Here, the A / D converter, ROM, D /
In one non-linear circuit composed of an A-converter, an arbitrary AM-AM
Although it can have non-linear characteristics, in this configuration AM-
It is difficult to have PM nonlinear characteristics at the same time. However, here, the nonlinear characteristic required for the nonlinear compensation circuit is decomposed into two orthogonal components, and R
Since an AM-AM nonlinear circuit read from the OM is provided and one of the phases is shifted by 90 ° and combined, desired desired AM-AM nonlinear characteristics and AM-PM nonlinear characteristics can be obtained comprehensively. Becomes

The 90-degree phase shifter 14 and the synthesizing circuit 15
Can obtain the same function by replacing it with a 90-degree hybrid. Also, the phase shifter does not necessarily need to be at 90 degrees, and the phase difference between the two waves may be n × 180 ° (n = 0, plus or minus 1, plus or minus 2,...).

[0012]

As described above, according to the present invention, in order to obtain a nonlinear signal by two branched digital signals,
It has two A / D converters, a ROM, a D / A converter, and a filter, and combines both signals by shifting the phase of the signal of one of the circuits. AM-AM and AM-PM transfer characteristics having the following form can be realized. That is, the non-linear characteristic of the high-output amplifier can be compensated, and there is an effect that the third-order cross modulation and the high-order cross modulation generated by the non-linearity can be minimized.

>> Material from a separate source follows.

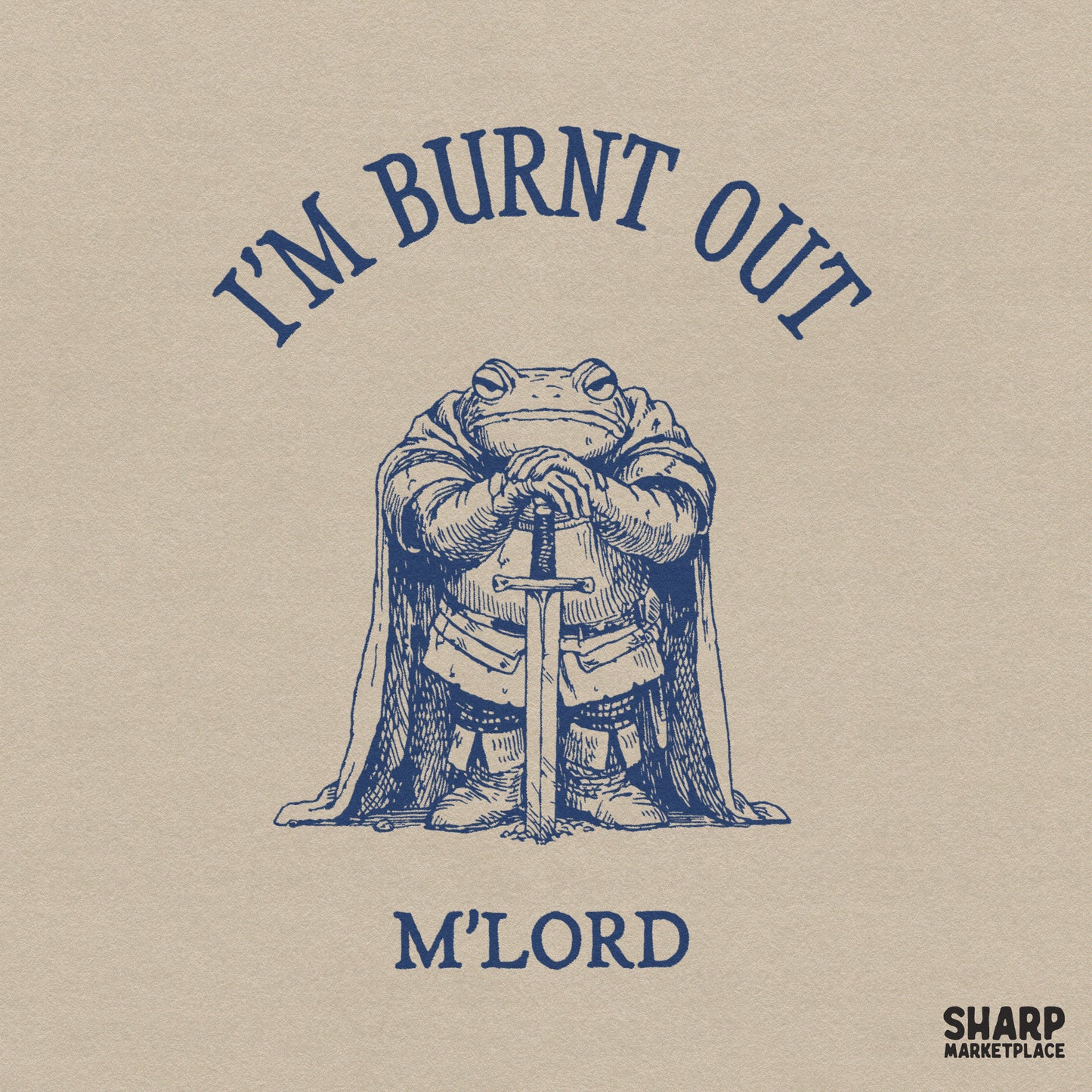 Funny medieval frog knight design with sarcastic burnt out m'lord quote for retro apparel and sublimation t-shirt art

[Brief description of the drawings]

FIG. 1 is a block diagram of one embodiment of the present invention.

FIG. 2 is a circuit diagram of a conventional nonlinear compensation circuit.

[Explanation of symbols]

 DESCRIPTION OF SYMBOLS 1 Input terminal 2, 12, 13 Frequency converter 3 Local oscillator 4 Power divider 5 A / D converter 6, 7 ROM 8, 9 D / A converter 10, 11 Bandpass filter 14 90 degree phase shifter 15 Synthesis circuit 16 output terminal

Claims (1)

(57) [Claims] 1. A first frequency converter for converting the frequency of an input analog signal, a local oscillator for exciting a local oscillation signal to the first frequency converter, and an analog signal of the first frequency converter An analog-to-digital converter that converts the digital signal into a digital signal, and inputs each digital signal bifurcated from the analog-to-digital converter and performs numerical conversion to a plurality of memory values having a non-linear characteristic assumed in advance.
ROMs, two digital-to-analog converters for respectively converting the outputs of these ROMs to analog signals, filters respectively cascaded to these digital-to-analog converters, and the local oscillation signal. Two second frequency converters for converting the output of the filter to the frequency of the original analog signal, a synthesizing circuit for synthesizing the outputs of the second frequency converters, and the second frequency converter And a phase shifter inserted between any one of the above and the input of the synthesis circuit.